Moratoria, Prohibited Names and Other: Re-use of a Prohibited Name
NOTICE PURSUANT TO SECTION 216 OF THE INSOLVENCY ACT 1986 AND RULE 12.4 OF THE INSOLVENCY (SCOTLAND) (RECEIVERSHIP AND WINDING UP) RULES 2018
IN RESPECT OF
NEXABIOME LIMITED
(in administration)
Company Number: SC373464
and Jason Clark, Christopher Bindon and Albert Nicholl
Section 216(3) of the Insolvency Act 1986 (the "Act") lists the activities that a director or shadow director of a company that has gone into insolvent liquidation may not undertake unless the court gives permission or there is an exception in the Insolvency Rules made under the Act. (This includes the exceptions in Part 12 of the Insolvency (Scotland) (Receivership and Winding up) Rules 2018.) These activities are—
(a) acting as a director of another company that is known by a name which is either the same as a name used by the company in insolvent liquidation in the 12 months before it entered liquidation or is so similar as to suggest an association with that company;
(b) directly or indirectly being concerned or taking part in the promotion, formation or management of any such company; or
(c) directly or indirectly being concerned in the carrying on of a business otherwise than through a company under a name of the kind mentioned in (a) above.
(together "the Activities").
This notice is given under rule 12.4 of the Insolvency (Scotland) (Receivership and Winding up) Rules 2018 where the business of a company which is in, or may go into, insolvent liquidation is, or is to be, carried on otherwise than by the company in liquidation with the involvement of a director or shadow director of that company and under the same or a similar name to that of that company.
The purpose of giving this notice is to permit the director or shadow director to act in these circumstances where the company enters (or has entered) insolvent liquidation without the director or shadow director committing a criminal offence and in the case of the carrying on of the business through another company, being personally liable for that company’s debts.
Notice may be given where the person giving the notice is already the director of a company which proposes to adopt a prohibited name.
It is the intention of Jason Clark, Christopher Bindon and Albert Nicholl (the "Relevant Individuals") to act, or continue to act, in all or any of the ways specified in section 216(3) of the Act in connection with, or for the purposes of, the carrying on of the whole or substantially the whole of the business of Nexabiome Limited (in administration), a company incorporated in Scotland with registered number SC373464 and having its registered office and trading address at West Of Scotland Science Park, Block 2 West Of Scotland Science Park, Block 2, Kelvin Campus, 2317 Maryhill Road, Glasgow, Scotland, G20 0SP (the "Insolvent Company").
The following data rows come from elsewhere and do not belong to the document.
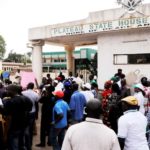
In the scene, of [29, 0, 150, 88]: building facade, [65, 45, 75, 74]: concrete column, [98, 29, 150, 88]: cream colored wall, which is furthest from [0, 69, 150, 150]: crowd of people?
[65, 45, 75, 74]: concrete column

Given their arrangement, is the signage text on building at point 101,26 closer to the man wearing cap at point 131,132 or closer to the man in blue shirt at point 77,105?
the man in blue shirt at point 77,105

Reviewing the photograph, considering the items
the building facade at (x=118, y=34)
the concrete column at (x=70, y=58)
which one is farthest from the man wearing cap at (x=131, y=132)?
the concrete column at (x=70, y=58)

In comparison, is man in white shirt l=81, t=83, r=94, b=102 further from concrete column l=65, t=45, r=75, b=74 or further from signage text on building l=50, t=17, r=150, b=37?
concrete column l=65, t=45, r=75, b=74

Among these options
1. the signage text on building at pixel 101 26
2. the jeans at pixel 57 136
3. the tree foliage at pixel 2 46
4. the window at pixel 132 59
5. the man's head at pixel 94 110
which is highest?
the tree foliage at pixel 2 46

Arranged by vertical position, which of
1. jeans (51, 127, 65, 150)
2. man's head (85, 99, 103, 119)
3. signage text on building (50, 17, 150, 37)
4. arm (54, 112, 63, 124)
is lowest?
jeans (51, 127, 65, 150)

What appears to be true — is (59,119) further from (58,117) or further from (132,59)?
(132,59)

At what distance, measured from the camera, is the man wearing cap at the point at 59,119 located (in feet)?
25.1

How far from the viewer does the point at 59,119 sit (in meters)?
7.62

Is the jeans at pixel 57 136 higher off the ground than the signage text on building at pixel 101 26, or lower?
lower

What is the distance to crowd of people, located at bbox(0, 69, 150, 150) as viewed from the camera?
379 centimetres

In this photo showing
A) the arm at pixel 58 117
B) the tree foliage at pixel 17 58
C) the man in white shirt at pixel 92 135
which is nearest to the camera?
the man in white shirt at pixel 92 135

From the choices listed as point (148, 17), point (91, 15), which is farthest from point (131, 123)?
point (91, 15)

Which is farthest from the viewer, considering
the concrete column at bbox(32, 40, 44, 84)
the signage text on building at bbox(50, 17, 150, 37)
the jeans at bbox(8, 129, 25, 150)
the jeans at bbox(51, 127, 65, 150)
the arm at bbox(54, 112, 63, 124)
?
the concrete column at bbox(32, 40, 44, 84)

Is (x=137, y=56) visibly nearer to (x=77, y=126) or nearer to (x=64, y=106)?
(x=64, y=106)
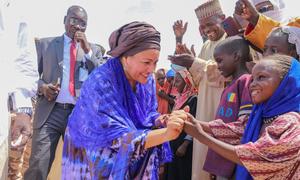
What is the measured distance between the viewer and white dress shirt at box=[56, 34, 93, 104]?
469 centimetres

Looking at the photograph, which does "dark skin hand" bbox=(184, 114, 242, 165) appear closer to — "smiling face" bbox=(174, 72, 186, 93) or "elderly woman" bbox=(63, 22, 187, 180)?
"elderly woman" bbox=(63, 22, 187, 180)

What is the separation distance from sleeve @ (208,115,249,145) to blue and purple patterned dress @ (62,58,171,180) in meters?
0.41

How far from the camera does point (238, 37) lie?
11.7ft

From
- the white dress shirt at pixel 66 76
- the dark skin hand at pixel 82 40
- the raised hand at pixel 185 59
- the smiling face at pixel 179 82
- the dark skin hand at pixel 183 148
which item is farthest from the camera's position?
the smiling face at pixel 179 82

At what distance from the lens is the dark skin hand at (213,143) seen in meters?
2.46

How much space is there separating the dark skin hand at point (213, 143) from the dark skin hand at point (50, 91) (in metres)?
2.32

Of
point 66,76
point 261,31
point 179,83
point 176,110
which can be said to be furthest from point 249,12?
point 66,76

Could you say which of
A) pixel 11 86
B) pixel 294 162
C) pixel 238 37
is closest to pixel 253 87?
pixel 294 162

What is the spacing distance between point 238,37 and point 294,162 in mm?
1519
It is the intention of the Relevant Individuals:-
(i) to carry out the Activities in connection with Nexabiome Life Sciences Limited, a company incorporated in England and Wales with registered number 16394270 and having its registered office at Atrium Court C/O Healys LLP, 15-17 Jockey's Fields, London, United Kingdom, WC1R 4BW; and
(ii) that Nexabiome Life Sciences Limited would carry on business using the name "Nexabiome" (the "Name").
The Name is, would be, or may be, a prohibited name (within the meaning of section 216(2) of the Act) in respect of the Relevant Individuals. The Relevant Individuals would or may not be permitted to undertake the Activities without the leave of the court or the application of an exemption created by Rules made under the Act.
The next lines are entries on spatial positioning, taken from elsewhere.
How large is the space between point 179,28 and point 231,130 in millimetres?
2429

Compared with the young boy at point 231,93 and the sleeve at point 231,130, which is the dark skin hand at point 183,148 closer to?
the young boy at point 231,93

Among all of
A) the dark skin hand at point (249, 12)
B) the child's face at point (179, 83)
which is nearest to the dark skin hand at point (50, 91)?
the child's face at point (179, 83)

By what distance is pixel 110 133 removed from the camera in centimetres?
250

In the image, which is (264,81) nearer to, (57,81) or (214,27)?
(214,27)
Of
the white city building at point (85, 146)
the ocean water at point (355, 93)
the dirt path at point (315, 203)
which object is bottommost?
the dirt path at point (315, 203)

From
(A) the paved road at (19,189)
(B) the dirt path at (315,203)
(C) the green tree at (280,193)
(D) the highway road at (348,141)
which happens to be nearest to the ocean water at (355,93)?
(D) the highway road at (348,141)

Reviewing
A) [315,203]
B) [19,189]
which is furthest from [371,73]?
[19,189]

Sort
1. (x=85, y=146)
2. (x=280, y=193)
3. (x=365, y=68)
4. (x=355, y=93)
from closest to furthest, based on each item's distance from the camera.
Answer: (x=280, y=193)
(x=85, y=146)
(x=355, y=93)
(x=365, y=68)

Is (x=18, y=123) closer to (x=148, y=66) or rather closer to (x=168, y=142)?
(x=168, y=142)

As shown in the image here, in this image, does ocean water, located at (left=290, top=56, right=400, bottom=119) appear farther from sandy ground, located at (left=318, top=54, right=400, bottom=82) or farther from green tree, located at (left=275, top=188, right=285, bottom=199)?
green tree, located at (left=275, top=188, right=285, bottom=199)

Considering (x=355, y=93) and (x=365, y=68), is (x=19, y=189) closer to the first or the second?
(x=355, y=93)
Breach of the prohibition created by section 216 of the Act is a criminal offence.
Julie Tate and Stuart Preston were appointed as administrators of the Insolvent Company (the "Administrators") on 1 May 2025. Albert Nicholl and Jason Clark were directors of the Insolvent Company on that date and Christopher Binden formed part of the management of the Insolvent Company on that date.
On 1 May 2025, Nexabiome Life Sciences Limited acquired the whole, or substantially the whole, of the business and assets of the Insolvent Company from the Insolvent Company under arrangements made by the Administrators acting as administrators of the Insolvent Company.